> What to work on
1. According to the football article, in what year did the school become the University of New Hampshire?
2. Return the football article's wording from "The 1916 New" to "record of 3–5–2.", copied word for word.

> Passage to read
○ ○ ○ ○ ○ ○ ○
- Conference: Independent
- Record: 3–5–2
- Head coach: Butch Cowell (2nd season);
- Captain: Kyle C. Westover
- Home stadium: College grounds, Durham, NH

= 1916 New Hampshire football team =

American college football season

The 1916 New Hampshire football team (Note: The school did not adopt the Wildcats nickname until February 1926; before then, they were generally referred to as "the blue and white".) was an American football team that represented New Hampshire College of Agriculture and the Mechanic Arts (Note: The school was often referred to as New Hampshire College or New Hampshire State College in newspapers of the era.) during the 1916 college football season—the school became the University of New Hampshire in 1923. Under second-year head coach Butch Cowell, the team finished with a record of 3–5–2.
○ ○ ○ ○ ○ ○ ○
> Excerpt from a dataset

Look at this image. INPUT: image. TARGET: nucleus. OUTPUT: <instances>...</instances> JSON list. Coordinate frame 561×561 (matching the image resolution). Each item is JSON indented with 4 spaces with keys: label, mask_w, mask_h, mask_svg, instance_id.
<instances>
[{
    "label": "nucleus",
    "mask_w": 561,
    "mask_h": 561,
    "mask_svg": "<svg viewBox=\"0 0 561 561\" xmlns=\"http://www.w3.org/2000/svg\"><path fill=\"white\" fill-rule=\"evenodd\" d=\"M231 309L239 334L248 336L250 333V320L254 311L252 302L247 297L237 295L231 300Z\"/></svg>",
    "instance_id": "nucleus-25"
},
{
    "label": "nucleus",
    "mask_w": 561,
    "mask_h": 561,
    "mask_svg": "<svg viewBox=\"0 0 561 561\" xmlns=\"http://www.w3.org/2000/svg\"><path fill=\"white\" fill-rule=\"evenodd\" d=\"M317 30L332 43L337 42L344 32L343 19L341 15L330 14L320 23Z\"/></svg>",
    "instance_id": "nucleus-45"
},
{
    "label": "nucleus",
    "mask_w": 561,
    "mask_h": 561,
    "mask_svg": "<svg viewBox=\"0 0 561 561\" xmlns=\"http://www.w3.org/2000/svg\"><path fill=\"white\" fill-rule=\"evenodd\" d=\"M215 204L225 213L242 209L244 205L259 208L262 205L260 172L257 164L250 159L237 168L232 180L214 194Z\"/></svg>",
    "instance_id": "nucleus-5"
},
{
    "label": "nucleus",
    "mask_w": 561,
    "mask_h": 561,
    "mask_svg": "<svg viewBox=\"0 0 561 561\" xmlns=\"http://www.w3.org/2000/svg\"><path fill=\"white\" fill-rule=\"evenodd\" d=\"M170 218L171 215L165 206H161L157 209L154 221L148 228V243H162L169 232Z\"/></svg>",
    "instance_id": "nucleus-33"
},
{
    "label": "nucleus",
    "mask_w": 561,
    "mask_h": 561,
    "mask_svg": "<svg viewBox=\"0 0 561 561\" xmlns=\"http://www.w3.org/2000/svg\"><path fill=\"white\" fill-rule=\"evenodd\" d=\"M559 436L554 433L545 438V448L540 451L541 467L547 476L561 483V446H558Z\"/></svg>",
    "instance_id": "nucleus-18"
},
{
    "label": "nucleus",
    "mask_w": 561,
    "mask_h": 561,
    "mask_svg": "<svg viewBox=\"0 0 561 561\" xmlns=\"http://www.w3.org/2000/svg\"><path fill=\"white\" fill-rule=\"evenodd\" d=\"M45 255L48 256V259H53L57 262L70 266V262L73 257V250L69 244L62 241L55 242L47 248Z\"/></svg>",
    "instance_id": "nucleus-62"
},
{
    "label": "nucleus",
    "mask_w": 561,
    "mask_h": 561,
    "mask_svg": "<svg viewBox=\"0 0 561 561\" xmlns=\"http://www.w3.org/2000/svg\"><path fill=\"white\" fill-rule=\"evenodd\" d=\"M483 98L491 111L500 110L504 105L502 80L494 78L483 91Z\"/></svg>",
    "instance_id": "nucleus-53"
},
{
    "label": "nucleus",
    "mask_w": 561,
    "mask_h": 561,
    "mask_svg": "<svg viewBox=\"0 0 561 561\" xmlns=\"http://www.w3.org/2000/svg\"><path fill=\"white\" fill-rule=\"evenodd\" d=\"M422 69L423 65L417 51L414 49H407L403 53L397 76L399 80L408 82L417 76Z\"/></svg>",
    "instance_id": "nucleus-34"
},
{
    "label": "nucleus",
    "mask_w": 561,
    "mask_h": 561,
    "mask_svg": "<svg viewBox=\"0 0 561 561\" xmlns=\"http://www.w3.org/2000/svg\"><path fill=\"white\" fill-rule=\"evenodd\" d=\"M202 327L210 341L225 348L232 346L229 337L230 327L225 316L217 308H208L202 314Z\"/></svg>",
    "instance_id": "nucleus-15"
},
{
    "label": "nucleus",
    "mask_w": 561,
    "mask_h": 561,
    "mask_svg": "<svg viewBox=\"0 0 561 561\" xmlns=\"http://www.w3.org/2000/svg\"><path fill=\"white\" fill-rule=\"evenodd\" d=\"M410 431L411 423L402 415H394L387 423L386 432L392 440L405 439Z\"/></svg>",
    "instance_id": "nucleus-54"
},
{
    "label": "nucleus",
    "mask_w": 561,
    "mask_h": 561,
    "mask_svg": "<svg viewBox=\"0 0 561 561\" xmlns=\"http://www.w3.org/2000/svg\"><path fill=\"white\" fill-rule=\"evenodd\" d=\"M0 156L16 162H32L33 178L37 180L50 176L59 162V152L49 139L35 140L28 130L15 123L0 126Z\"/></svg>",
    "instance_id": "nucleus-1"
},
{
○ ○ ○ ○ ○ ○ ○
> Results of the exercise
1. 1923

2.
The 1916 New Hampshire football team (Note: The school did not adopt the Wildcats nickname until February 1926; before then, they were generally referred to as "the blue and white".) was an American football team that represented New Hampshire College of Agriculture and the Mechanic Arts (Note: The school was often referred to as New Hampshire College or New Hampshire State College in newspapers of the era.) during the 1916 college football season—the school became the University of New Hampshire in 1923. Under second-year head coach Butch Cowell, the team finished with a record of 3–5–2.